* [WHAT TO WORK ON] Copy each of the eight rows below word for word, leaving out the pictures.
___ EXCERPTED DATA
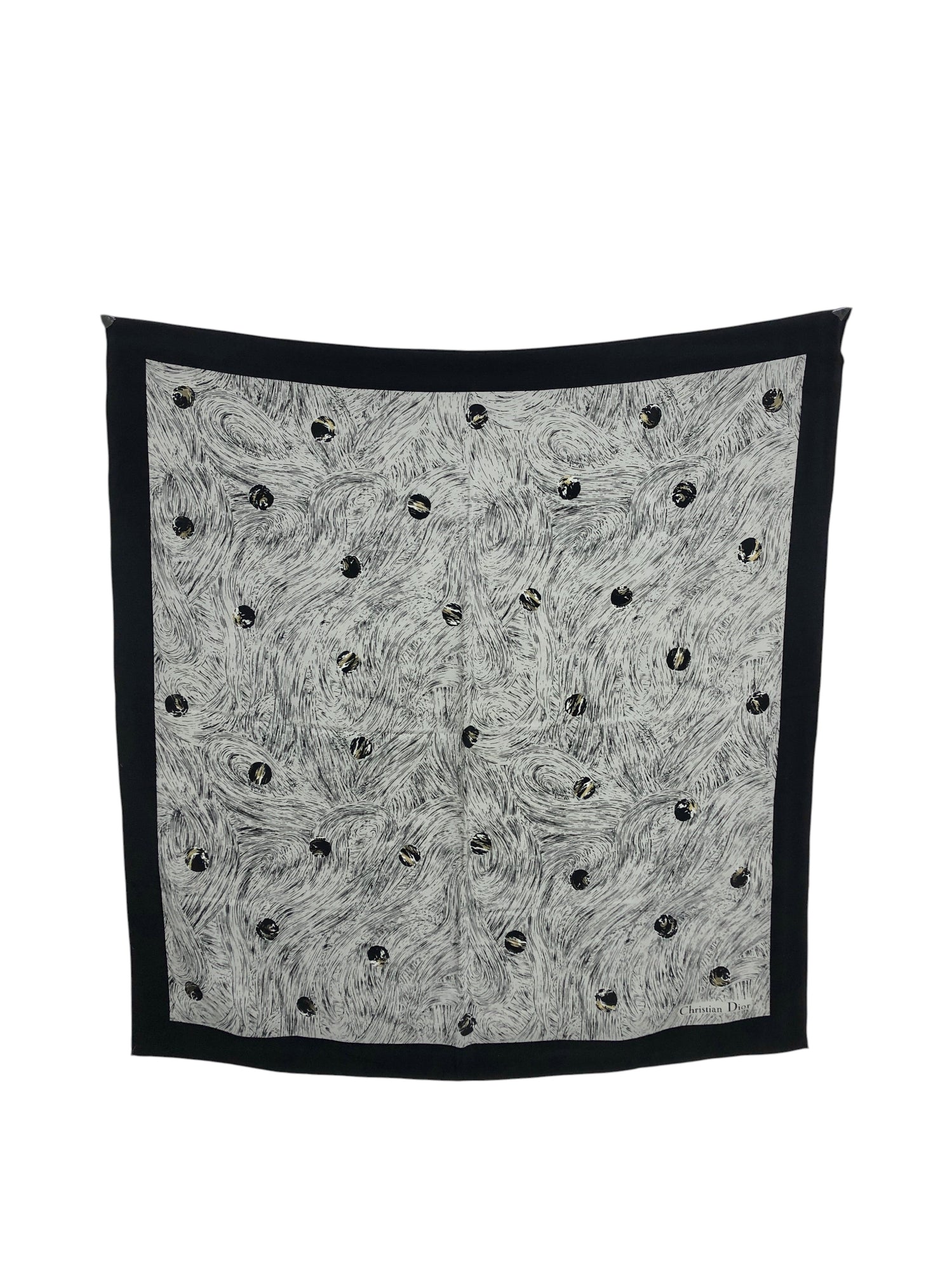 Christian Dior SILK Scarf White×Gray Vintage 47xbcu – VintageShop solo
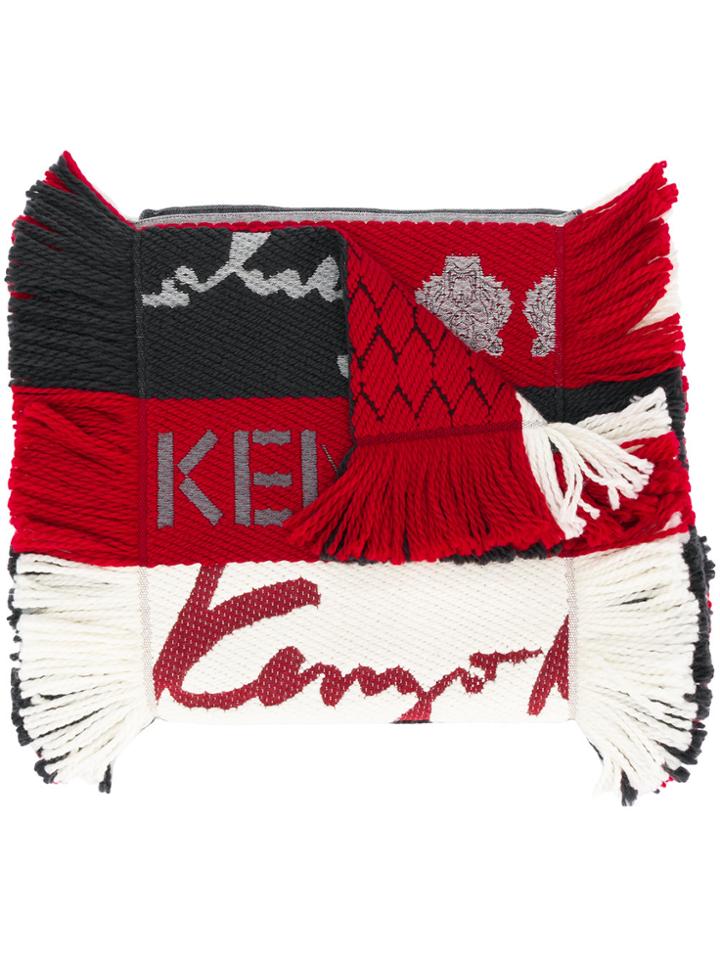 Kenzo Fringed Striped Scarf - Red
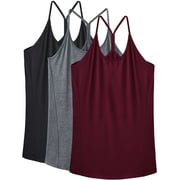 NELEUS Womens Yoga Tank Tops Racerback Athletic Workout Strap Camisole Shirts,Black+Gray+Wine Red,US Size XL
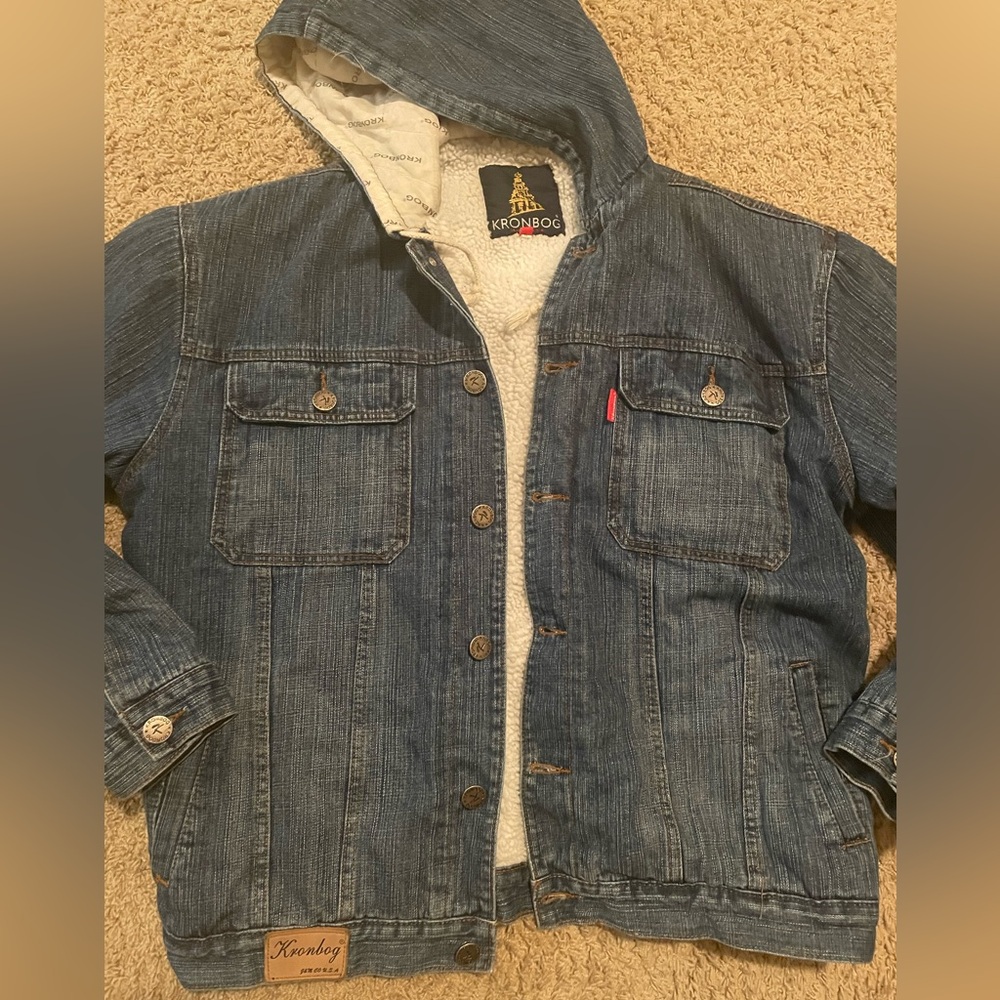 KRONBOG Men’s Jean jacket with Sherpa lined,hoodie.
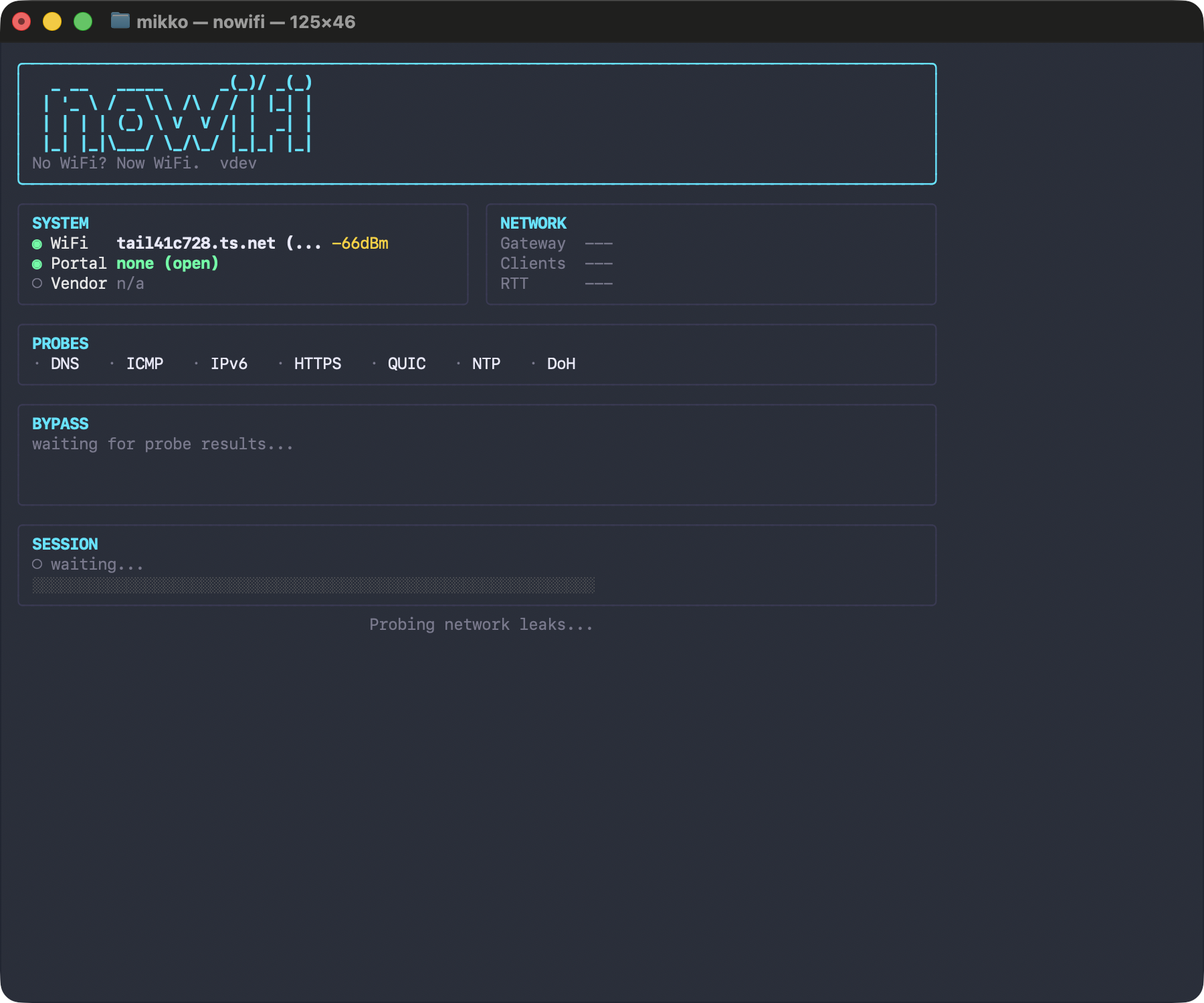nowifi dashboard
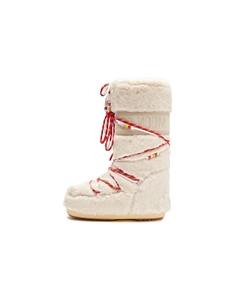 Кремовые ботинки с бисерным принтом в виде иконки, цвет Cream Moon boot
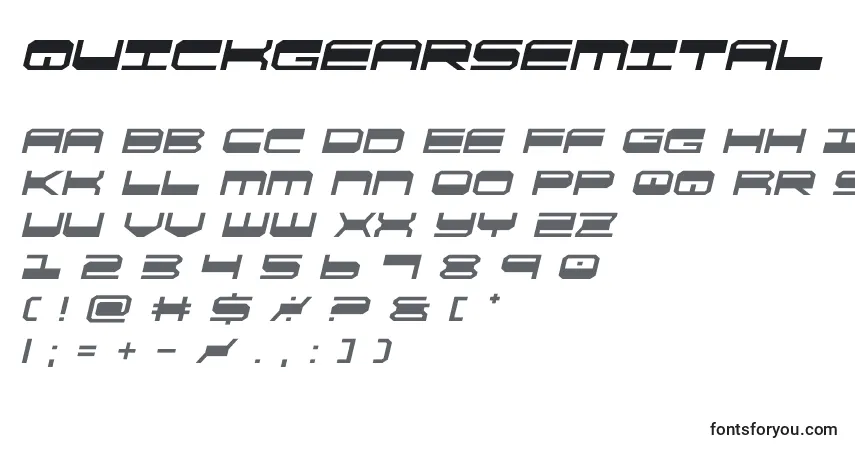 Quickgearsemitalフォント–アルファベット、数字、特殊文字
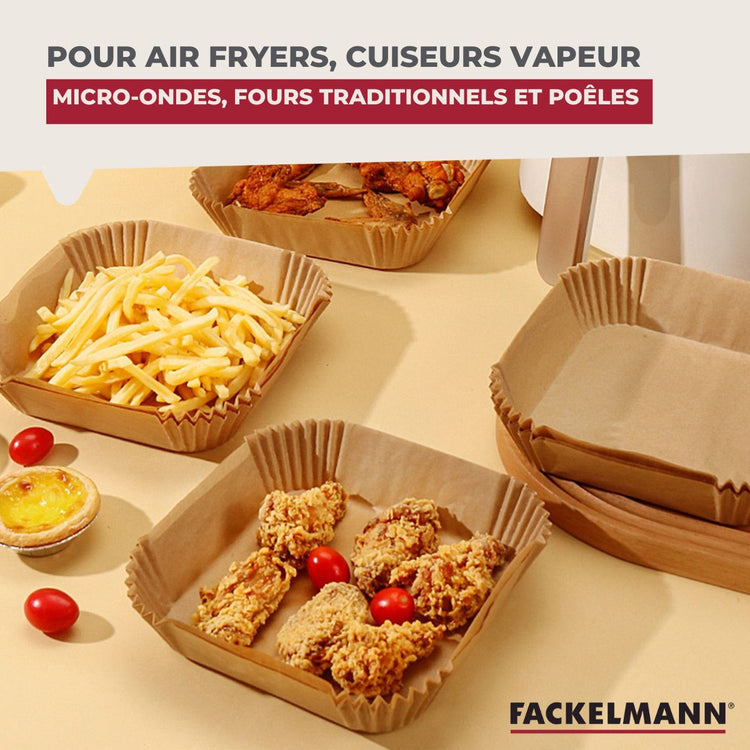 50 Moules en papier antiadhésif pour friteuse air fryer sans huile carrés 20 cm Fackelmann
______
* [WORKED SOLUTION]
 Christian Dior SILK Scarf White×Gray Vintage 47xbcu – VintageShop solo
 Kenzo Fringed Striped Scarf - Red
 NELEUS Womens Yoga Tank Tops Racerback Athletic Workout Strap Camisole Shirts,Black+Gray+Wine Red,US Size XL
 KRONBOG Men’s Jean jacket with Sherpa lined,hoodie.
nowifi dashboard
 Кремовые ботинки с бисерным принтом в виде иконки, цвет Cream Moon boot
 Quickgearsemitalフォント–アルファベット、数字、特殊文字
 50 Moules en papier antiadhésif pour friteuse air fryer sans huile carrés 20 cm Fackelmann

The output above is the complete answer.